**TO DO**. Every line below must be reproduced exactly. Copy them all.

"""

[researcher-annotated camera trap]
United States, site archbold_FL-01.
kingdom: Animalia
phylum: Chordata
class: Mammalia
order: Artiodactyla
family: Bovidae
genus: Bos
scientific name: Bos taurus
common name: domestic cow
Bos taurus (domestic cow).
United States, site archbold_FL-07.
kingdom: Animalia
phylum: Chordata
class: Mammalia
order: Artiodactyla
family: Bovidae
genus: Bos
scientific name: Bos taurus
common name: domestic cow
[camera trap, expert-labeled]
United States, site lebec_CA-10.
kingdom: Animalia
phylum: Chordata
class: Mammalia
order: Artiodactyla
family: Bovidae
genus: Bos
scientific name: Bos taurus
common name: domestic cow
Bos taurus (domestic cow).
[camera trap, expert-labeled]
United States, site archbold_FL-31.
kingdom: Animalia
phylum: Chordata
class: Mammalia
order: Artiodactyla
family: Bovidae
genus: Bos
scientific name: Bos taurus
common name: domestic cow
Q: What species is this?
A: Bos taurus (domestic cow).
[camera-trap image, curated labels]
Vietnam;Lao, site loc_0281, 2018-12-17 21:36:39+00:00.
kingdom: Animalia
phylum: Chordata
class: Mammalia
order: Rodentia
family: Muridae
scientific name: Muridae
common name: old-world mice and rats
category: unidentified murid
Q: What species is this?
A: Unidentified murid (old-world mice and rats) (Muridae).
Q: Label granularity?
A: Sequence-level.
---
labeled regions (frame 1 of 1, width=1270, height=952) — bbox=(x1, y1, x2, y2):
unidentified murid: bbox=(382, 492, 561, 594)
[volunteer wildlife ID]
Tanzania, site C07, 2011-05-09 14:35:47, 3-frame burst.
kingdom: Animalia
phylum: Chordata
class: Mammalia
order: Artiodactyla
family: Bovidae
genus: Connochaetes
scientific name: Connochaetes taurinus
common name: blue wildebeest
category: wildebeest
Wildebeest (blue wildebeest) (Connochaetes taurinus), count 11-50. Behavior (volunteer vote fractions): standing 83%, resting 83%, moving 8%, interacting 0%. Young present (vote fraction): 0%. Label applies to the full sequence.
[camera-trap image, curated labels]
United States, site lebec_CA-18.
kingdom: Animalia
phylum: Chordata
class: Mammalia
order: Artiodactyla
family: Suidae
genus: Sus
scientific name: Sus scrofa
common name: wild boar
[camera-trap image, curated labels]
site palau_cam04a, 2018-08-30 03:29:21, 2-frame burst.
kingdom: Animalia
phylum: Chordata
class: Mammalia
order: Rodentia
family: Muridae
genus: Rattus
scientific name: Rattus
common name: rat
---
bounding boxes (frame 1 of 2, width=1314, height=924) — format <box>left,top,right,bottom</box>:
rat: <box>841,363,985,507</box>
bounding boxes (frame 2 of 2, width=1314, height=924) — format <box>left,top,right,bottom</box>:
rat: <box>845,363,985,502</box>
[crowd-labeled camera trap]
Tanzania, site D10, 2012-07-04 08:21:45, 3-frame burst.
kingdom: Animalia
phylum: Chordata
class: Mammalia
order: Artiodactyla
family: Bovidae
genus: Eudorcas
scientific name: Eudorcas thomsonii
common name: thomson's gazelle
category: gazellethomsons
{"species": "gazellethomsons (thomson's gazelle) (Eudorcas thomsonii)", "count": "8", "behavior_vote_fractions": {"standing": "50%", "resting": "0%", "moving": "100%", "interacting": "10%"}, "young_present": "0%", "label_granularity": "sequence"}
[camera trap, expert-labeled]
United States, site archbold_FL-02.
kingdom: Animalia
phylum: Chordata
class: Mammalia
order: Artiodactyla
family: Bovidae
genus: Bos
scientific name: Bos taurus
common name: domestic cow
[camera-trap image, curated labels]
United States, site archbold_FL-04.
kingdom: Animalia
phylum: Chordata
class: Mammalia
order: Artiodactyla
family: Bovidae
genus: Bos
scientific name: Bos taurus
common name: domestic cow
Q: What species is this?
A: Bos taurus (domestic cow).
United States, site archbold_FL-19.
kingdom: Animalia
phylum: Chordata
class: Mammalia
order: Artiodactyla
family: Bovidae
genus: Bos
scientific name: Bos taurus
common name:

"""

**YOUR SOLUTION**.
[researcher-annotated camera trap]
United States, site archbold_FL-01.
kingdom: Animalia
phylum: Chordata
class: Mammalia
order: Artiodactyla
family: Bovidae
genus: Bos
scientific name: Bos taurus
common name: domestic cow
Bos taurus (domestic cow).
United States, site archbold_FL-07.
kingdom: Animalia
phylum: Chordata
class: Mammalia
order: Artiodactyla
family: Bovidae
genus: Bos
scientific name: Bos taurus
common name: domestic cow
[camera trap, expert-labeled]
United States, site lebec_CA-10.
kingdom: Animalia
phylum: Chordata
class: Mammalia
order: Artiodactyla
family: Bovidae
genus: Bos
scientific name: Bos taurus
common name: domestic cow
Bos taurus (domestic cow).
[camera trap, expert-labeled]
United States, site archbold_FL-31.
kingdom: Animalia
phylum: Chordata
class: Mammalia
order: Artiodactyla
family: Bovidae
genus: Bos
scientific name: Bos taurus
common name: domestic cow
Q: What species is this?
A: Bos taurus (domestic cow).
[camera-trap image, curated labels]
Vietnam;Lao, site loc_0281, 2018-12-17 21:36:39+00:00.
kingdom: Animalia
phylum: Chordata
class: Mammalia
order: Rodentia
family: Muridae
scientific name: Muridae
common name: old-world mice and rats
category: unidentified murid
Q: What species is this?
A: Unidentified murid (old-world mice and rats) (Muridae).
Q: Label granularity?
A: Sequence-level.
---
labeled regions (frame 1 of 1, width=1270, height=952) — bbox=(x1, y1, x2, y2):
unidentified murid: bbox=(382, 492, 561, 594)
[volunteer wildlife ID]
Tanzania, site C07, 2011-05-09 14:35:47, 3-frame burst.
kingdom: Animalia
phylum: Chordata
class: Mammalia
order: Artiodactyla
family: Bovidae
genus: Connochaetes
scientific name: Connochaetes taurinus
common name: blue wildebeest
category: wildebeest
Wildebeest (blue wildebeest) (Connochaetes taurinus), count 11-50. Behavior (volunteer vote fractions): standing 83%, resting 83%, moving 8%, interacting 0%. Young present (vote fraction): 0%. Label applies to the full sequence.
[camera-trap image, curated labels]
United States, site lebec_CA-18.
kingdom: Animalia
phylum: Chordata
class: Mammalia
order: Artiodactyla
family: Suidae
genus: Sus
scientific name: Sus scrofa
common name: wild boar
[camera-trap image, curated labels]
site palau_cam04a, 2018-08-30 03:29:21, 2-frame burst.
kingdom: Animalia
phylum: Chordata
class: Mammalia
order: Rodentia
family: Muridae
genus: Rattus
scientific name: Rattus
common name: rat
---
bounding boxes (frame 1 of 2, width=1314, height=924) — format <box>left,top,right,bottom</box>:
rat: <box>841,363,985,507</box>
bounding boxes (frame 2 of 2, width=1314, height=924) — format <box>left,top,right,bottom</box>:
rat: <box>845,363,985,502</box>
[crowd-labeled camera trap]
Tanzania, site D10, 2012-07-04 08:21:45, 3-frame burst.
kingdom: Animalia
phylum: Chordata
class: Mammalia
order: Artiodactyla
family: Bovidae
genus: Eudorcas
scientific name: Eudorcas thomsonii
common name: thomson's gazelle
category: gazellethomsons
{"species": "gazellethomsons (thomson's gazelle) (Eudorcas thomsonii)", "count": "8", "behavior_vote_fractions": {"standing": "50%", "resting": "0%", "moving": "100%", "interacting": "10%"}, "young_present": "0%", "label_granularity": "sequence"}
[camera trap, expert-labeled]
United States, site archbold_FL-02.
kingdom: Animalia
phylum: Chordata
class: Mammalia
order: Artiodactyla
family: Bovidae
genus: Bos
scientific name: Bos taurus
common name: domestic cow
[camera-trap image, curated labels]
United States, site archbold_FL-04.
kingdom: Animalia
phylum: Chordata
class: Mammalia
order: Artiodactyla
family: Bovidae
genus: Bos
scientific name: Bos taurus
common name: domestic cow
Q: What species is this?
A: Bos taurus (domestic cow).
United States, site archbold_FL-19.
kingdom: Animalia
phylum: Chordata
class: Mammalia
order: Artiodactyla
family: Bovidae
genus: Bos
scientific name: Bos taurus
common name:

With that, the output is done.